It's GM3's pick now, 8 hours since I pm'd master8492.

Let's get this thing moving.


----------



## GM3

I made my pick. I think the selection thread is wrong, it says masters has till 2:15 but the last pick was made more than 12 hours ago.


----------



## cpawfan

GM3 said:


> I made my pick. I think the selection thread is wrong, it says masters has till 2:15 but the last pick was made more than 12 hours ago.


I did that on the selection thread to give him the benefit of the doubt since that is from when I PM'd him. However, since Lach PM'd I have no problem following the rules and skipping him.

BTW, you just ruined Rawse's entire draft


----------



## GM3

cpawfan said:


> I did that on the selection thread to give him the benefit of the doubt since that is from when I PM'd him. However, since Lach PM'd I have no problem following the rules and skipping him.
> 
> BTW, you just ruined Rawse's entire draft


He can always go with Rudy Gay.


----------



## cpawfan

What a surprise, Weasel took Brand. I never saw that one coming.


----------



## Weasel

cpawfan said:


> What a surprise, Weasel took Brand. I never saw that one coming.



I know, firefox kept crashing when I signed on today, I had to resert my computer twice and was hoping master8492 didn't jump online and steal Brand.


----------



## The Future7

Lachlanwood32 said:


> He's not a top 10 talent. He's also on the declining side of his career. Nash has had 2 great seasons, and sure he can be labelled a two time MVP. Does he fit the mold of past 2-timers? No. He makes his teammates better, but if you stuck a mature PG in his place they'd get you the same results. This is all my opinion, I don't think he's worth a top 10 pick.
> 
> I think we should refrain from talking about players that haven't been picked yet, so I won't say anything about players still on the board.

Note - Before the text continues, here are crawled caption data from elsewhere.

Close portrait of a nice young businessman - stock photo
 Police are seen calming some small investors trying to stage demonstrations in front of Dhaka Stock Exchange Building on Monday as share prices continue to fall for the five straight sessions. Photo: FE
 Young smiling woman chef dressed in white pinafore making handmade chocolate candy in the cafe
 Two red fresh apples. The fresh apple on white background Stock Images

lol. I wasnt serious about Nash, I only said that so he would be in everyones thoughts.


----------



## New Jazzy Nets

For anyone that cares im going to be making everyones team on nba 2k6 and sim the season and see how everything comes out. Because I want something more then just debating who has a good team.


----------



## Kingpin66

If anyones interested in #14 let me know now, cause ive got some good offers but nuthing thats been great...in less than an half an hour i will pick if there isnt anything good on the table


----------



## New Jazzy Nets

Sorry if this has been asked but are this years rookies eligible to be drafted?


----------



## cpawfan

New Jazzy Nets said:


> Sorry if this has been asked but are this years rookies eligible to be drafted?


Yes they are eligible


----------



## KiddFan4eva5

New Jazzy Nets said:


> For anyone that cares im going to be making everyones team on nba 2k6 and sim the season and see how everything comes out. Because I want something more then just debating who has a good team.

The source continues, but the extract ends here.